Selected excerpt:
━━━━━━━━━━━━━━━━━━━━━━━━━━━━━━

It was one of the main urban victims of 1914-1918, its position (almost) on the front line leaving it 80 per cent ruined by the time of the Armistice. However, if Reims was a corpse in 1918, it was the comeback kid of the 1920s, reborn in that decade's fine style. Bursts of Art Deco greet you everywhere – marble flourishes on elegant apartments, mosaics on sumptuous facades. This is especially the case on Rue du Temple, where the Hôtel des Ventes is a swirl of blue and gold fragments, its upper floors still active as an auction house, its ground level given over to bars and restaurants – locals chatting at champagne specialist Le Clos. Alongside, Les Halles du Boulingrin is a market hall, opened in 1929, whose white concrete soars into the heavens.

When I wander into the centre, I find the crown jewel. The Bibliotheque de Reims was a gift to the city – funded by US industrialist Andrew Carnegie – which emerged in 1928. It looks like something from F Scott Fitzgerald's dreams – a wrought-iron gateway, a lobby encased in marble where a pale chandelier of remarkable beauty holds court; a reading room where light seeps in through intricate windows of green and yellow tiling. I am still captivated by the building as I drift to the nearby Café du Palais – a popular lunch spot where half the city seems to be eating laden plates of charcuterie – and encounter more of the same, the glass canopy above my head giddy with the bright outlines of birds in flight.

From my table, I can see Notre Dame, the 13th-century cathedral which acted as the soul of pre-Revolutionary France, staging the coronations of its monarchs. It died on 20 September 1914, brow-beaten by a German artillery attack which caused its roof to melt and its gargoyles to vomit molten lead. Its resurrection was slow, painful – although not without compensations. Behind the altar, in a rear chapel, three stained-glass windows bear the fingerprints of Marc Chagall – a triumvirate of biblical scenes which were crafted between 1968 and 1974 to replace a set of 19th-century panes eaten by the flames.

They are an emblem of healing. There is another in the flagstones outside the main entrance, a plaque which recalls 8 July 1962 – the day that Charles de Gaulle and Konrad Adenauer met at the cathedral, the leaders of France and Germany symbolising the two countries' reconciliation by attending mass together. Explaining the choice of location, De Gaulle would later describe the city as a "theatre of many clashes". Do not be fooled by the champagne in your glass – Reims has always been a main course, not just an aperitif.

━━━━━━━━━━━━━━━━━━━━━━━━━━━━━━

Data segment:
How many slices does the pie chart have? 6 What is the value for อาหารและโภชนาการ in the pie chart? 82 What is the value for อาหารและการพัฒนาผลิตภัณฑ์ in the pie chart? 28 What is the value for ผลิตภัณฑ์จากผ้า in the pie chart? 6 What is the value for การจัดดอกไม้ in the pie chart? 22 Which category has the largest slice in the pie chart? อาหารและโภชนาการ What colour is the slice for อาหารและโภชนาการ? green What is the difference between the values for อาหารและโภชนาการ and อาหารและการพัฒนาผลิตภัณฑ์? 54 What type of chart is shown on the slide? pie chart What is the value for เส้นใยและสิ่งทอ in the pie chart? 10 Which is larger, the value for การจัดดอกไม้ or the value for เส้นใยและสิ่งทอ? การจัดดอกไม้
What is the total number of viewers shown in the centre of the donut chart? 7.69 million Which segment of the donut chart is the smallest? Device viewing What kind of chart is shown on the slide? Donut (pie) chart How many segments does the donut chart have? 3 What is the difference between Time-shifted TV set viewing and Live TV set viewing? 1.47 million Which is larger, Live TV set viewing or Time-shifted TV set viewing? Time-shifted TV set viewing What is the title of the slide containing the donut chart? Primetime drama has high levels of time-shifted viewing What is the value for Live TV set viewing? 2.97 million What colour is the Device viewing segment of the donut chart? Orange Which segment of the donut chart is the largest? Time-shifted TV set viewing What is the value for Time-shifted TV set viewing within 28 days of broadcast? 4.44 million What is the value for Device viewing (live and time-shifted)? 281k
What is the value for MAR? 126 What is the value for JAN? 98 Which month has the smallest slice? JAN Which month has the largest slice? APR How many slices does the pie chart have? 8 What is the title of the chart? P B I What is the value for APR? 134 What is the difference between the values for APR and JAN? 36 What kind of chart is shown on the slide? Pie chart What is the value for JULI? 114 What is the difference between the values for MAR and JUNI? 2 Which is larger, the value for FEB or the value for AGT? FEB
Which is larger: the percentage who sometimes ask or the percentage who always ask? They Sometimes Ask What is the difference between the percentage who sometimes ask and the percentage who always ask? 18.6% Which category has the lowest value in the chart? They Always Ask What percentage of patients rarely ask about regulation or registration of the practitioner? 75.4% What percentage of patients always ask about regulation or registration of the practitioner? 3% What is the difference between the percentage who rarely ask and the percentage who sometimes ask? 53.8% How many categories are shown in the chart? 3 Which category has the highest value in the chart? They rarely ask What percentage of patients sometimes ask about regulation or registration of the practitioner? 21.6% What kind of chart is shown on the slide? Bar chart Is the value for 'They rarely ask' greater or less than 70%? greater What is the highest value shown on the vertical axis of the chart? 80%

━━━━━━━━━━━━━━━━━━━━━━━━━━━━━━

Activity 1: According to the Reims text, who funded the Bibliotheque de Reims?
Activity 2: Rewrite the Reims text from "It was one of" up to and including "into the heavens.", changing "market hall" to "food hall".

Exercise response 1: US industrialist Andrew Carnegie.

Exercise response 2:
It was one of the main urban victims of 1914-1918, its position (almost) on the front line leaving it 80 per cent ruined by the time of the Armistice. However, if Reims was a corpse in 1918, it was the comeback kid of the 1920s, reborn in that decade's fine style. Bursts of Art Deco greet you everywhere – marble flourishes on elegant apartments, mosaics on sumptuous facades. This is especially the case on Rue du Temple, where the Hôtel des Ventes is a swirl of blue and gold fragments, its upper floors still active as an auction house, its ground level given over to bars and restaurants – locals chatting at champagne specialist Le Clos. Alongside, Les Halles du Boulingrin is a food hall, opened in 1929, whose white concrete soars into the heavens.